When I was finally released to leave the cathedral, both English women were standing in the courtyard (the future nave). As I passed them, one of them said to me, “We know you did it. We just don’t know where you put the stuff.” How they knew this so certainly baffles me. (Perhaps they thought I’d sequestered the goods somewhere in the spire.)
I was about the most shaken I’d ever been, matching the time when the Moroccan police stopped a car in which I was hitchhiking, suspecting us of committing a hit-and-run murder—but that’s another tale. I was so shaken that all I could do was to find a place to sit down and pull myself together. And that place was the real Gothic Cathredral in Barcelona, a masterpiece from an earlier time. I went inside where it was quiet, and I sat in a pew and tried to recover for an hour or so, but I was still deeply shaken. That was the only time in my life I’ve gone into a house of worship to seek respite.
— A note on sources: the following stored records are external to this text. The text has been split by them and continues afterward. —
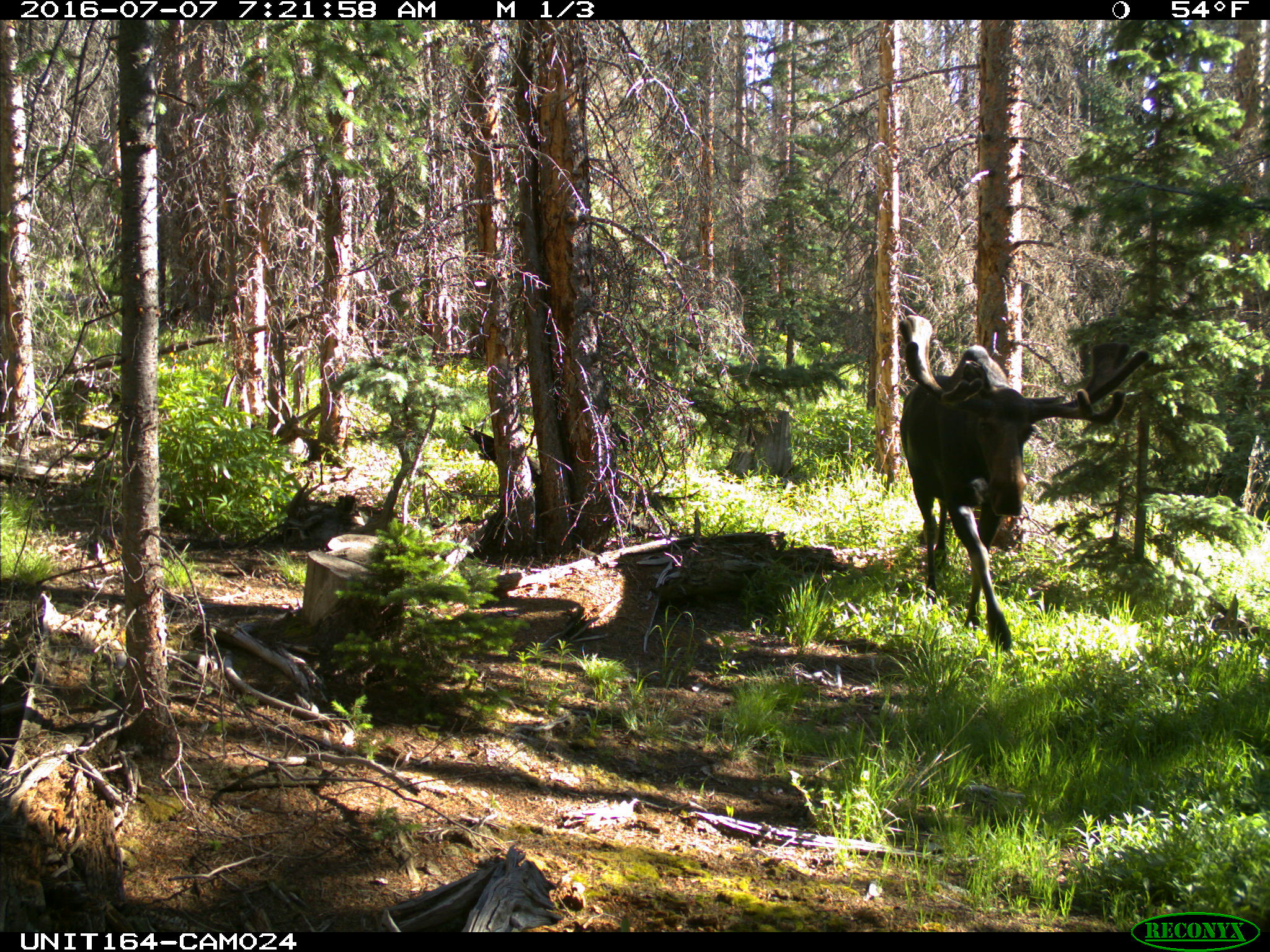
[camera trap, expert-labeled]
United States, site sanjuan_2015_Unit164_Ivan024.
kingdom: Animalia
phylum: Chordata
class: Mammalia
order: Artiodactyla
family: Cervidae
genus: Alces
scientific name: Alces alces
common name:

I was to meet my old friend Andrew Berry that afternoon, who was in Barcelona giving a course of lectures at the Autonoma, and he recounts meeting me after my horrible encounter:
On the fateful day in question, I was teaching at the Autonoma and took the train into town at the end of the day to meet you, as pre-arranged, in the Plaça de Catalunya at the top of the Ramblas. I found you in the specified location in a genuine state of shock. Even though some hours had elapsed since your traumatic experience, you were still actively shaking. They say that people *shake* when terrorized, but I’d never actually seen it before. You were quivering.
I was to lecture at the Autonoma the next day, and the crowd was pretty big. Antonio introduced me in Spanish, and as part of his introduction he told the audience how I’d been treated in the Sagrada Família; they audibly gasped at the way a visiting professor had been treated (being a professor is a bigger deal in Europe than in the U.S.). Several people told me I should make a formal complaint and write letters to the newspaper about what had happened, but I wanted to put the episode behind me. But even now when I think about that day, I get the willies.
The denouement of my visit was pleasant. My lecture went off well, and then, with true Spanish hospitality, Andrew and I were taken out for an evening of drinking, dining, and dancing. We first went to a restaurant famous for its lamb dishes (I can’t recall the name); our reservations were for 11 p.m.! (To an American, the Spanish dine at ungodly hours.) The dinner was terrific, and then we all repaired to a disco on top of a mountain and danced until dawn. (I was a bit friskier in those days!). Here are some photos from that evening that Andrew took with real film:
Dinner with some of the biology department. If you’re an evolutionary biologist, you may have heard of some of these folks (labels from Andrew):
It was only 25 years ago, but I looked so much younger then, with a bushy head of black hair. Here I am drinking wine from the communal vessel called the porron, a Catalan device that helps promote sociality while preserving sanitary drinking. You have to be good enough to pour the wine into your mouth without slipping up:
Success!
Dancing till dawn in a disco. I’ve only done that once since: at my 25th college reunion.